Ioanna explained that for many centuries spoon sweets played an important role in Greek brides winning the approval of their future mothers-in-law. Before permission was granted for an engagement, the women of the boy’s family called upon the girl at her home. The prospective bride had to serve the women a spoon sweet that she had prepared, presented in a silver spoon on crystal dishes. If the quality of the spoon sweet was deemed worthy, the bride could take a deep sigh of relief.

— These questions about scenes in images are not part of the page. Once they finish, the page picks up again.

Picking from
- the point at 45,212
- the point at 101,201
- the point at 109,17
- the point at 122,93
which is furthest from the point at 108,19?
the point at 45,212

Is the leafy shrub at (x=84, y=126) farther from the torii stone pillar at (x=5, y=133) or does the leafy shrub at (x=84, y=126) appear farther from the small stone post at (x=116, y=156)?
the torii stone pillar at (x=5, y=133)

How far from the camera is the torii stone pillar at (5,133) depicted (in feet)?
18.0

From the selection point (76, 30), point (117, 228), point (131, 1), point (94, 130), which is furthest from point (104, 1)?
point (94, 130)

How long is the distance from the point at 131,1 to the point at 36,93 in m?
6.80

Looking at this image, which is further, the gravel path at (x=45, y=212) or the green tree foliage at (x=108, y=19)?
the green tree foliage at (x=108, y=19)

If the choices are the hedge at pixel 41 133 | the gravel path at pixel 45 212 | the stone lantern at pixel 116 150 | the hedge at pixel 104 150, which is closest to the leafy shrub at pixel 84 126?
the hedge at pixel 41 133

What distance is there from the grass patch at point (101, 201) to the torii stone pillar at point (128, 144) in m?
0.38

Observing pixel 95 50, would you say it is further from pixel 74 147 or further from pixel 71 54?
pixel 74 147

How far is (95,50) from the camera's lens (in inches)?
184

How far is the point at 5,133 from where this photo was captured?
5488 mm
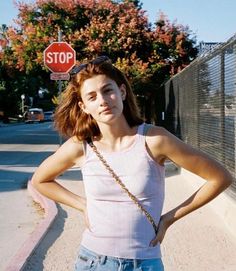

The delicious lemon spoon sweet served at the end of my first dinner at To Kati Allo confirmed both why it is held in such high regard and served in such a small portion. The flavor of the lemon rind was intense despite having been slowly simmered in sugar and water, and the syrup itself was a perfume of citrus. Yet more than one spoonful of this sweet at a time would most likely make your teeth ache.
Long regarded as a symbol of Greek hospitality, spoon sweets are traditionally offered to guests upon arrival, accompanied by a glass of cold water. And it’s not uncommon for both a home and a café to serve them along with strong Greek coffee. To Kati Allo’s lemon spoon sweet, with the thick rinds of Greek lemons, are made by a family relative, Soula Bramou.
Soula provided her recipe for orange spoon sweet. Since spoon sweets are not jam, using a zester to remove the rind will result in pieces too thin to hold up during the cooking process. (During the final cooking stage in the syrup it is strongly advised to use a candy thermometer).
Orange Spoon Sweet
- 4 naval oranges
- water for boiling
- 8 ounces (1 cup) sugar
- 24 ounces (3 cups) water
- With a sharp knife, score the orange rind into eight sections.
- Carefully peel the rind off the oranges.
- Flatten each rind section and carefully cut most of the white pith away from the rind – see photos. It is not necessary to remove all the pith.
- Place the rinds into a heavy saucepan at least three times larger then the volume of the fruit. Cover the rind with cold water and bring to a boil.
- Reduce the heat and gently simmer the rind for 30 minutes.
- Strain the rind through a colander discarding the water and set aside to cool for 4 hours.
- Place the rind back into the saucepan, cover with cold water and gently simmer for 20 minutes.
- Strain the rind again discarding the water and set aside, but a second cooling is not necessary.
- Add the sugar and water to the saucepan. Place over medium heat and stir until the sugar has dissolved. Bring the mixture to a boil.
- Reduce the heat and add the orange rind. Bring the mixture to a gentle simmer. Secure the candy thermometer to the side of the pot and cook to a temperature of 250°F (120°C) or until the syrup coats a spoon.
- Remove the pot from the heat and cool to room temperature.
- Transfer the cooled rind and syrup to a glass container, cover and store in the refrigerator.
Although in Greek tradition spoon sweets are eaten on their own, they pair well with plain cake or as an ice cream topping. Citrus rind is not the only ingredient used in making spoon sweets. Nearly any type of fruit such as cherries, kumquats, figs, raw versions of nuts like walnuts, pistachios, almonds and even baby cucumbers and cherry tomatoes can all become spoon sweets. When preparing non-citrus foods, add some lemon juice
The pleasant evening temperature, the lack of car horns and loud music coupled with the sounds of conversation and relaxed dining – Greek national pastimes – create a culture in contrast to the 21st century’s frenetic pace. Perhaps that’s why Rick Steves has recommended To Kati Allo in several editions of his Athens guide. Perhaps that’s why Jennifer “fell in love at first bite.”
Travel with Pen and Palate to Greece and the world every month in the Hellenic News of America
When you go:
Taverna To Kati Allo, Hatzichristou 12, Makrigianni, Athens, Greece (directly behind the new Museum of the Acropolis).